O acordo assinado entre o governo brasileiro e o Vaticano para regulamentar a presença da igreja católica no Brasil tem vários problemas.
O Artigo 6º, por exemplo, que diz:
"As Altas Partes reconhecem que o patrimônio histórico, artístico e cultural da Igreja Católica, assim como os documentos custodiados nos seus arquivos e bibliotecas, constituem parte relevante do patrimônio cultural brasileiro, e continuarão a cooperar para salvaguardar, valorizar e promover a fruição dos bens, móveis e imóveis, de propriedade da Igreja Católica ou de outras pessoas jurídicas eclesiásticas, que sejam considerados pelo Brasil como parte de seu patrimônio cultural e artístico."
Em outras palavras: o Estado pode ser chamado para gastar na conservação de imóveis que não são seus.
Ou o Artigo 11:
"A República Federativa do Brasil, em observância ao direito de liberdade religiosa, da diversidade cultural e da pluralidade confessional do País, respeita a importância do ensino religioso em vista da formação integral da pessoa.
§1º. O ensino religioso, católico e de outras confissões religiosas, de matrícula facultativa, constitui disciplina dos horários normais das escolas públicas de ensino fundamental, assegurado o respeito à diversidade cultural religiosa do Brasil, em conformidade com a Constituição e as outras leis vigentes, sem qualquer forma de discriminação."
Esse é complicado. O Brasil é segundo a sua Constituição, um Estado laico, e nele qualquer pessoa tem, portanto, o direito de não ser religiosa. Ou de querer que seus filhos não o sejam. É uma questão de foro íntimo. Assim, num país onde as pesquisas apontam que mais de 90% dos seus habitantes têm alguma religião, ser ateu é pertencer a uma minoria. Imagine o que vai acontecer a uma criança que não freqüente aula de religião, a pedido de seus pais - é óbvio que ela será minoria em sua escola e, como tal, olhada de maneira diferente das outras.
Vamos em frente.
Artigo 13:
"É garantido o segredo do ofício sacerdotal, especialmente o da confissão sacramental."
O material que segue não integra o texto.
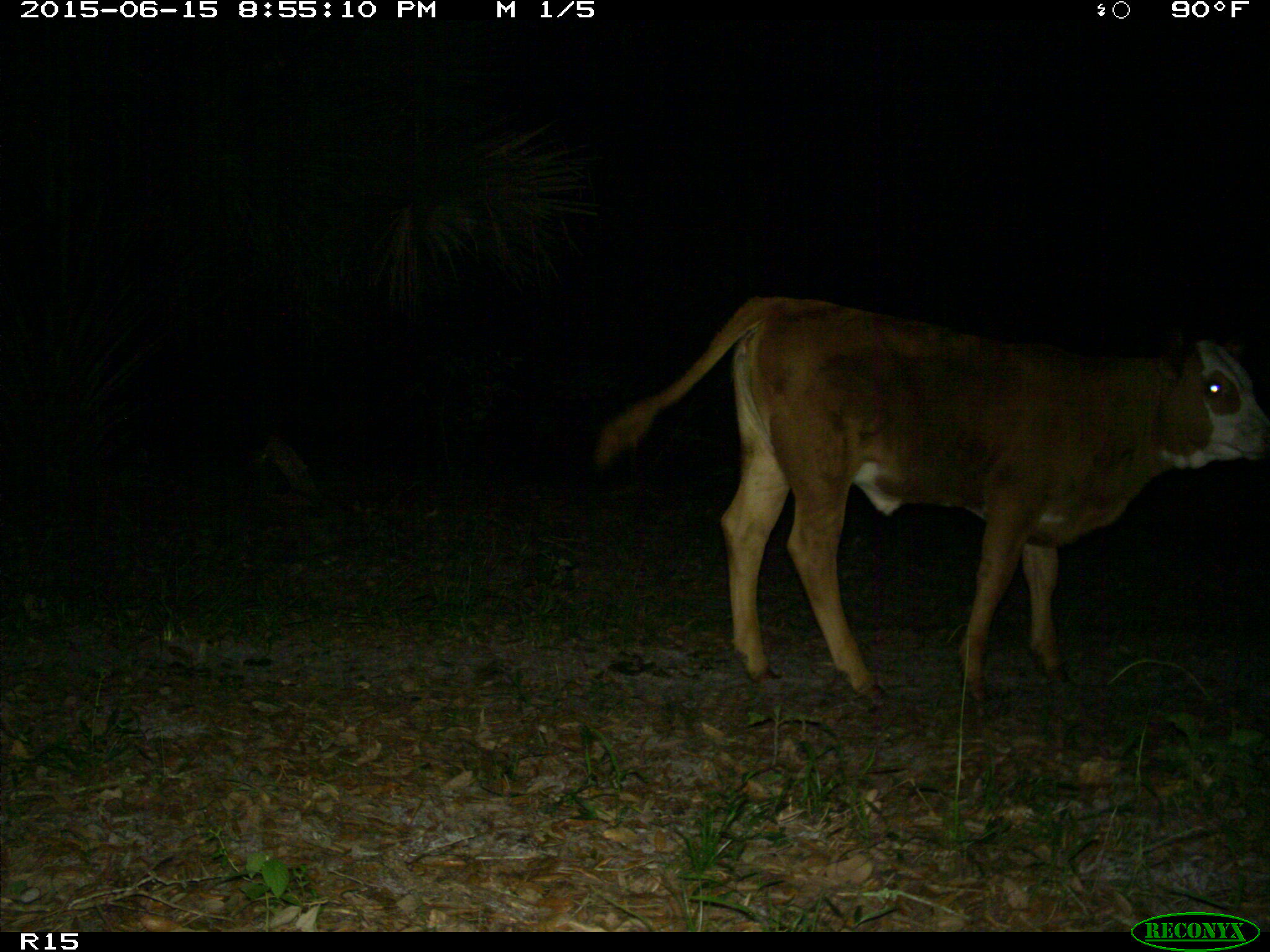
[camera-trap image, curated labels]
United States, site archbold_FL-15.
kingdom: Animalia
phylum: Chordata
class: Mammalia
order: Artiodactyla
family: Bovidae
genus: Bos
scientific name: Bos taurus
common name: domestic cow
Bos taurus (domestic cow).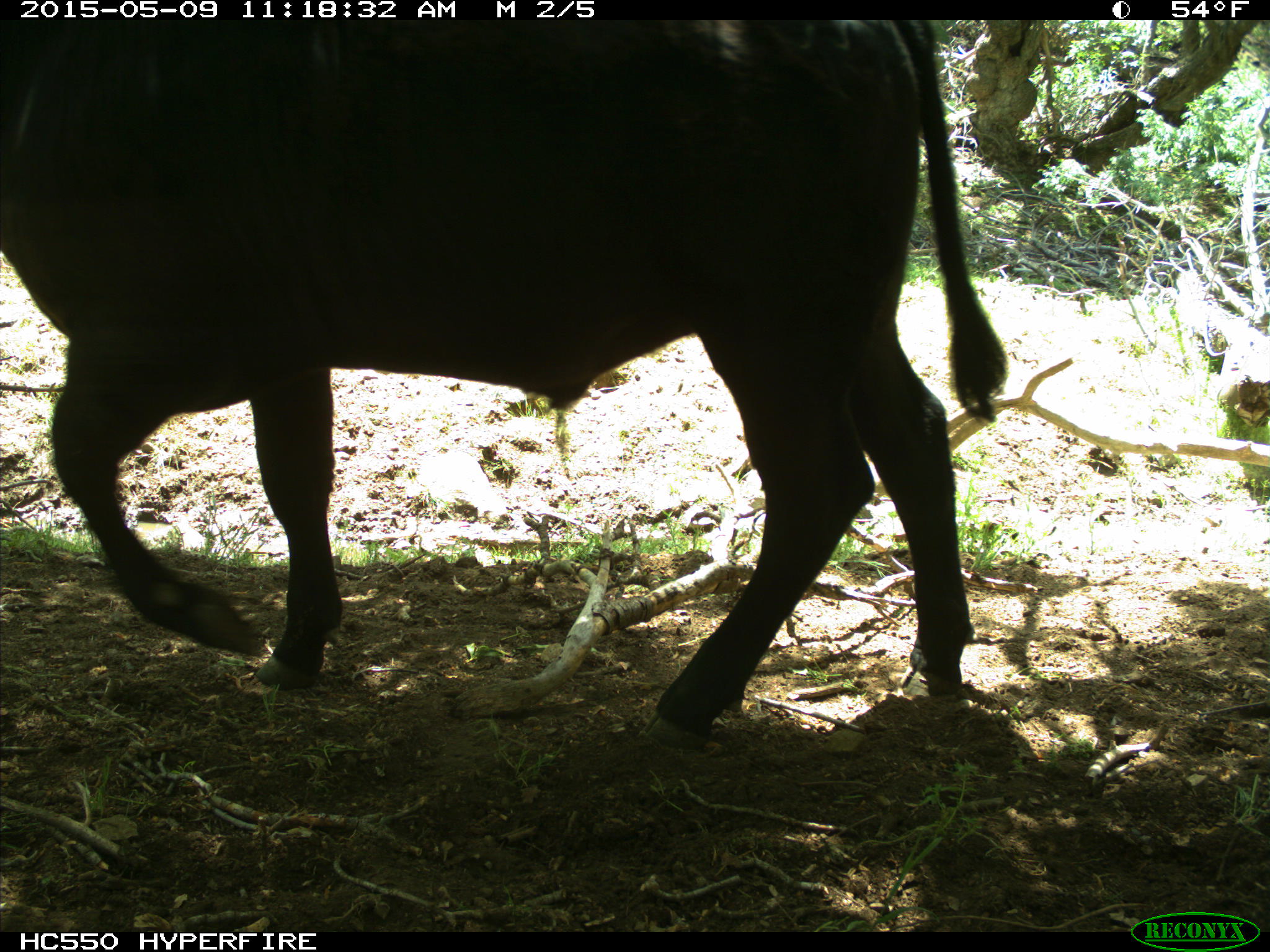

Mais complicação. Novamente o conceito do Estado laico: e se alguém confessa um crime para um padre? A confissão ficará só entre eles?
O Artigo 16 também é problemático:
"Dado o caráter peculiar religioso e beneficente da Igreja Católica e de suas instituições:
I - O vínculo entre os ministros ordenados ou fiéis consagrados mediante votos e as Dioceses ou Institutos Religiosos e equiparados é de caráter religioso e portanto, observado o disposto na legislação trabalhista brasileira, não gera, por si mesmo, vínculo empregatício, a não ser que seja provado o desvirtuamento da instituição eclesiástica."
Segundo está escrito, nele se revogam todas as leis trabalhistas existentes no país.
O acordo tem vários pontos questionáveis, inaceitáveis até num Estado com as características do Brasil. Felizmente, terá de passar pelo Congresso para ter validade. Há, portanto, uma pequena chance de que suas excrescências sejam aparadas.